Je le fais seulement par intermittence. Je travaille mon anglais et il faut surtout savoir adopter les accents, anglo-saxons comme africains. Il n’y a pas de coach en France. C’est une technique très élaborée de phonétique, rééducation auditive, une musique, un autre type de mémoire…
Près de deux ans après la parution de Noire n’est pas mon métier, les choses ont-elles évolué?

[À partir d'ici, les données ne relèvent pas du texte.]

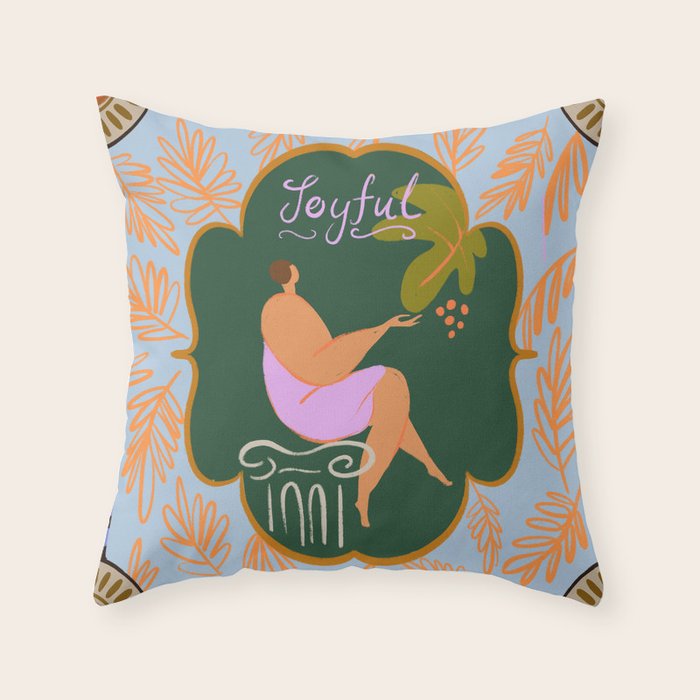 Joyful Throw Pillow Gallery Image 6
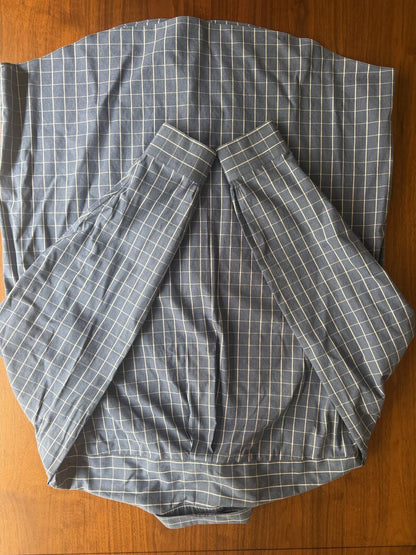 Brooks Brothers Men's Madison Non-Iron Blue Cotton Plaid Shirt - Size XL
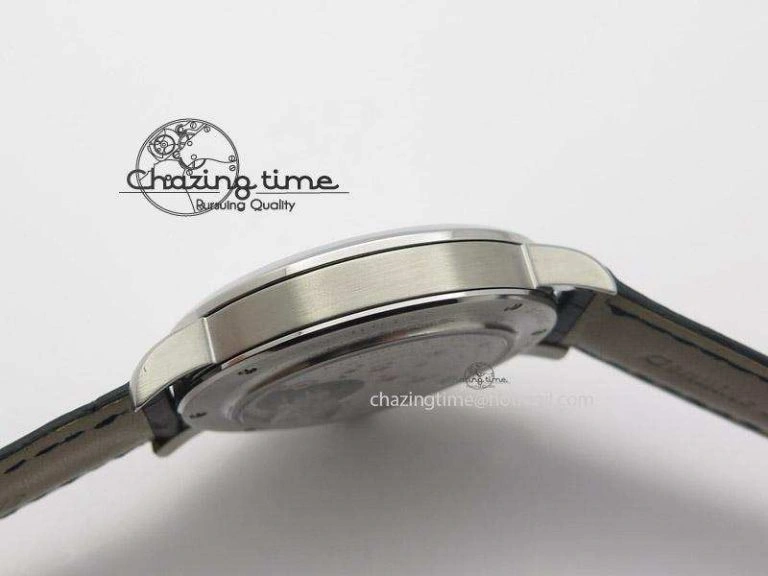 Langematik MK Best Edition SS Black Dial On Black Leather Strap A Durable 4199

Nous sentons qu’il s’agit d’un moment charnière. Après une décennie et demie de prise de parole dans l’espace public à propos des minorités visibles, puis de discrimination positive, puis de minorités à l’écran, on réalise que l’on a remporté une victoire symbolique. Il y a, lentement, des changements de pratique. Et une opportunité extraordinaire à travers le marché mondial, notamment grâce aux séries: il est train de modifier le regard sur les femmes de plus de 50 ans, les minorités, qu’elles soient ethniques ou sexuelles. Des espaces nouveaux de narration se créent. Ce que l’on a réclamé à cor et à cri est en train de s’incarner à travers la mutation du marché. On a tendu des perches à notre milieu professionnel qui étaient en réaction, en résistance, et, aujourd’hui, il se rend compte que, s’il veut rester de plain-pied dans la modernité, être compétitif, que ses histoires continuent à voyager, il est obligé de nous inclure.